At the same time, leptin also affects the brain area previously viewed as a feeding center, the lateral hypothalamus, in an interesting way. One group of cells in that region produces a small protein called melanin-concentrating hormone (MCH). In 1996 our research group discovered that levels of this peptide are raised in the ob/ob mouse type, suggesting that leptin normally inhibits production of the peptide. We also established that increased MCH promotes food intake and obesity and found that even ob/ ob mice, if they lack the ability to manufacture MCH, are substantially less obese. We had thus found another clear example of the physiological system through which leptin acts as a signal that regulates hypothalamic neuropeptides, which in turn exert control over appetite and energy balance.

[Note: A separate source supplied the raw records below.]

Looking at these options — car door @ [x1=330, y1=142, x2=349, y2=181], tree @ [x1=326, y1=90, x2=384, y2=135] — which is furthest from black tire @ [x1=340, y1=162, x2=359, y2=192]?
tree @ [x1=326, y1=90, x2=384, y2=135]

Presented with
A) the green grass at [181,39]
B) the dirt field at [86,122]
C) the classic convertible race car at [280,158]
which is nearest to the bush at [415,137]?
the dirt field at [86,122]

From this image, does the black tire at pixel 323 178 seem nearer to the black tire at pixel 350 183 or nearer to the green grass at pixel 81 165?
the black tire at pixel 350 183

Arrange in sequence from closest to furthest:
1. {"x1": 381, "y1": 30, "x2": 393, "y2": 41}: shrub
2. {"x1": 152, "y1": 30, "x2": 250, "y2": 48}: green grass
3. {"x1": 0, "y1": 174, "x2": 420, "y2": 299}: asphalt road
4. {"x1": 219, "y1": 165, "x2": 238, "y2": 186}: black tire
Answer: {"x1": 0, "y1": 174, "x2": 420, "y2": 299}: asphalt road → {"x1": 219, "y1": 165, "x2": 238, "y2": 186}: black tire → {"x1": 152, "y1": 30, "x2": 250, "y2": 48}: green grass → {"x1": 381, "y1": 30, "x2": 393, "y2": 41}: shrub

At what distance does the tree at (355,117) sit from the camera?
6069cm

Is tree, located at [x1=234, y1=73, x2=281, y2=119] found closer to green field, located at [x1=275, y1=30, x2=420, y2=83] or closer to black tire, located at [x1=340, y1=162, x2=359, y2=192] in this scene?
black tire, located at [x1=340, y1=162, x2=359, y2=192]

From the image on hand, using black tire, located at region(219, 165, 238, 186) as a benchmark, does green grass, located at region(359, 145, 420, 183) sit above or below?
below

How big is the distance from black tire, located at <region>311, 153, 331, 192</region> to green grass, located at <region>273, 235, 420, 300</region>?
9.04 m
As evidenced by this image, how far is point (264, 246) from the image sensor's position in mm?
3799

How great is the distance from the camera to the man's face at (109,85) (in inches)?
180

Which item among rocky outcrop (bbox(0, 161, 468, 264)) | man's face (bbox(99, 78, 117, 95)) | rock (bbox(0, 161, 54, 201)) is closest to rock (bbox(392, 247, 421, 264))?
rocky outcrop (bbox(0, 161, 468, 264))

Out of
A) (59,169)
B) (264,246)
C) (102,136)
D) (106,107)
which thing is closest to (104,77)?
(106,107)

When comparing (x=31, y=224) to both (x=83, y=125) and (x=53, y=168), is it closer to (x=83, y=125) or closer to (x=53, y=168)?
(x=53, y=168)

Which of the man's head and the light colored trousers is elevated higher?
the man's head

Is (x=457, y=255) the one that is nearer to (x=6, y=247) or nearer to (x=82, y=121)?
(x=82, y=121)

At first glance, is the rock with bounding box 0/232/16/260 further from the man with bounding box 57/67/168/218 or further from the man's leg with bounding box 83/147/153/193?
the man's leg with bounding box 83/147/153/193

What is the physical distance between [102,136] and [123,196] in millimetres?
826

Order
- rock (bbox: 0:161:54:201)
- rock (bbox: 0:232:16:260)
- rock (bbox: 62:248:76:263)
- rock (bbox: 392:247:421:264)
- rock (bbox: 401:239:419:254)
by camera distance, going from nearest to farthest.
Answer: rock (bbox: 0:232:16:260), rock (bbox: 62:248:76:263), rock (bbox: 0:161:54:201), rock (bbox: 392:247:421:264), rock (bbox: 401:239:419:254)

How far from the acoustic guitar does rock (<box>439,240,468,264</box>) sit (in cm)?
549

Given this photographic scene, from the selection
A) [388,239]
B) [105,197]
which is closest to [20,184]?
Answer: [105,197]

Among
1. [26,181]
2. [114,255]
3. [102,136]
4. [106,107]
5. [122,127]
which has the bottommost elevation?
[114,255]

The same cells and circuits affected by leptin, moreover, are also acted on by numerous other circulating factors. The hypothalamus and related brain areas integrate all this information coming from diverse sources to produce a real-time picture of the body's energy status and orchestrate responses to manage energy resources. For a better understanding of what these signals, including leptin, are telling the brain, researchers are also studying how and where they originate.